## Task directions
Only the lines from the one containing "family: Muridae" through the last line of the listing are to be given again, exactly as they appear.

## Material provided
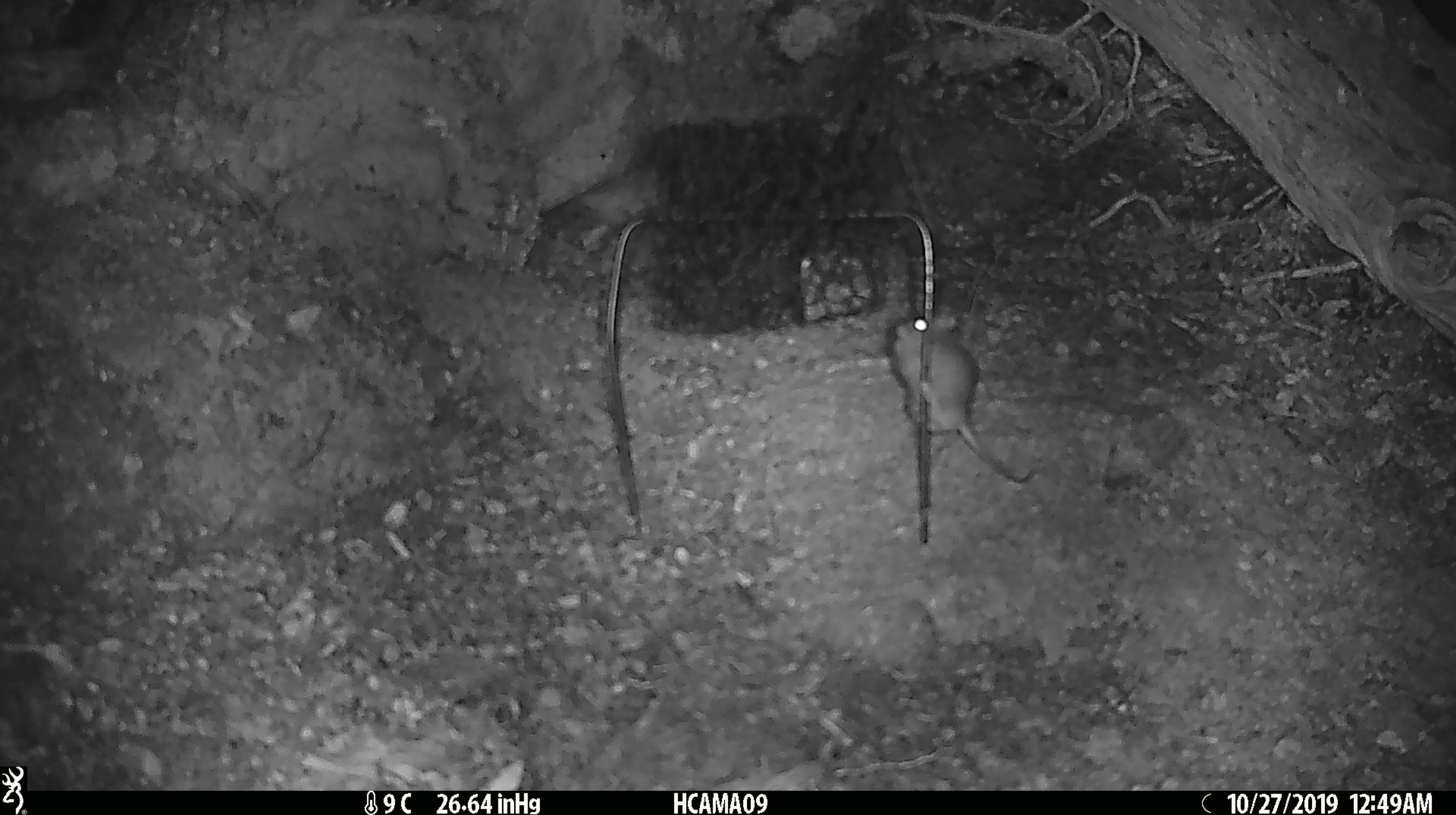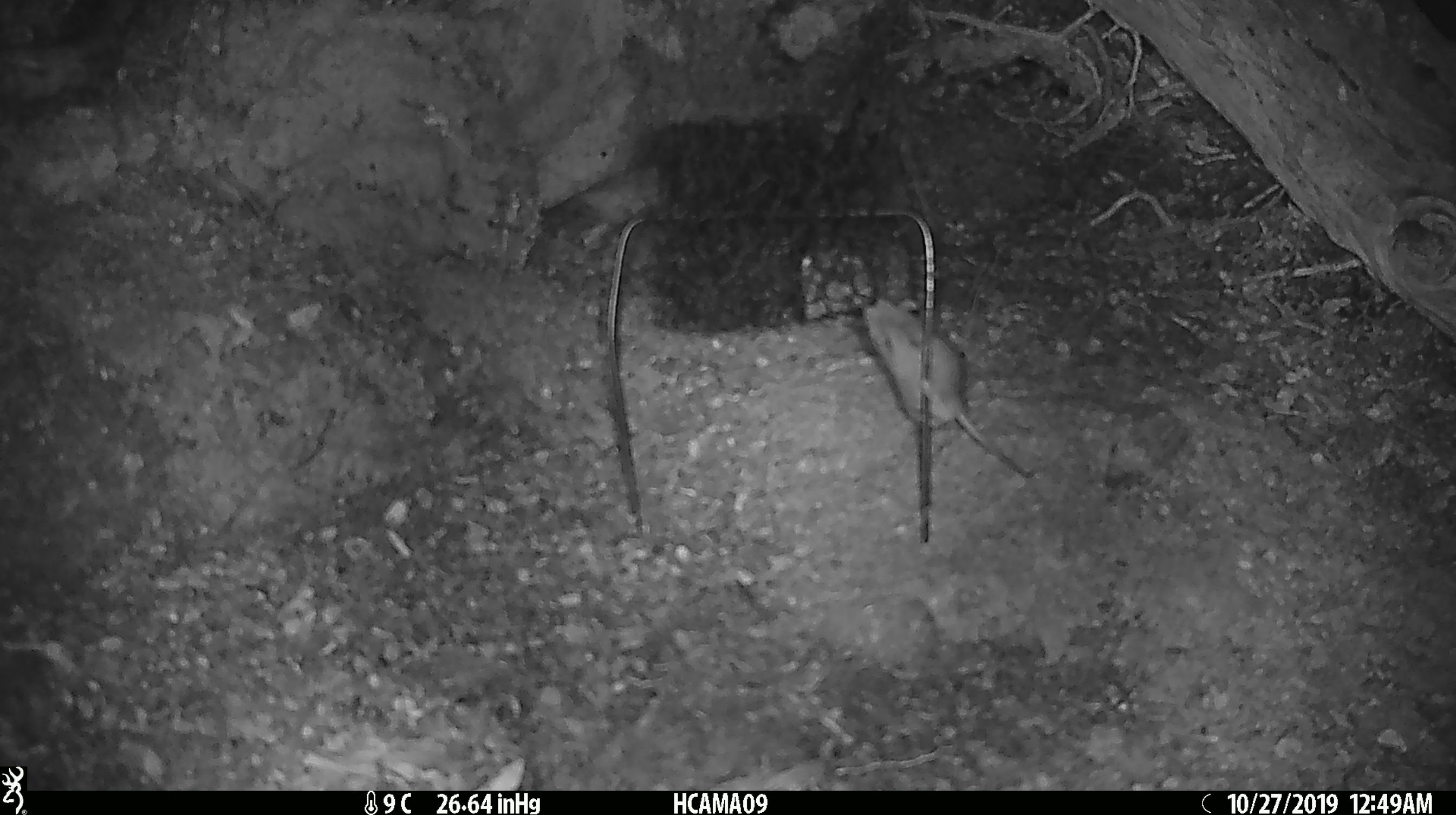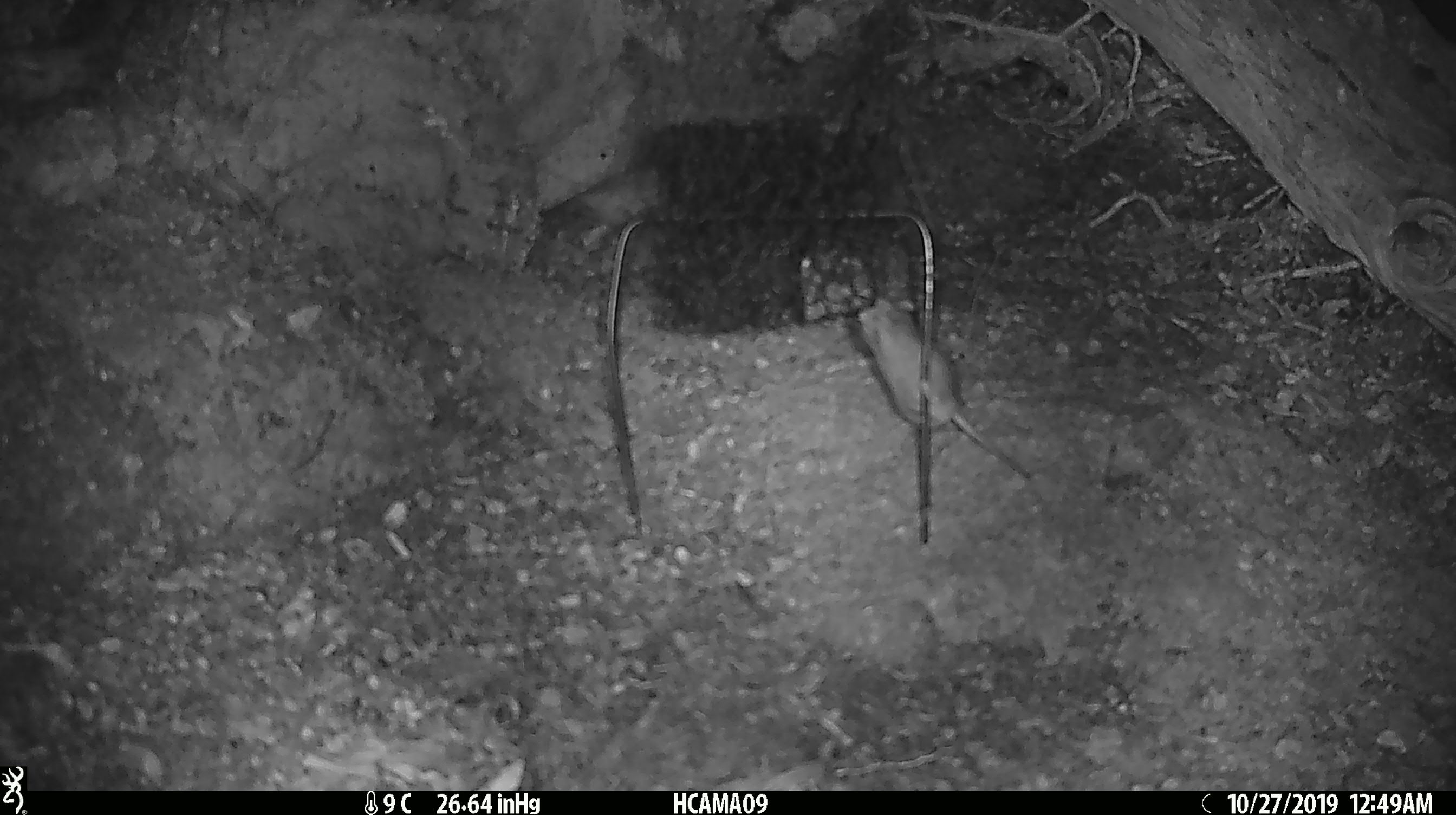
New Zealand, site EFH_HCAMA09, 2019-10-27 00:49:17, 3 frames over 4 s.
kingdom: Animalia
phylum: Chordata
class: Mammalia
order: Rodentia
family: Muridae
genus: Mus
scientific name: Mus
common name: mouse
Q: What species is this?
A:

## Response
family: Muridae
genus: Mus
scientific name: Mus
common name: mouse
Q: What species is this?
A:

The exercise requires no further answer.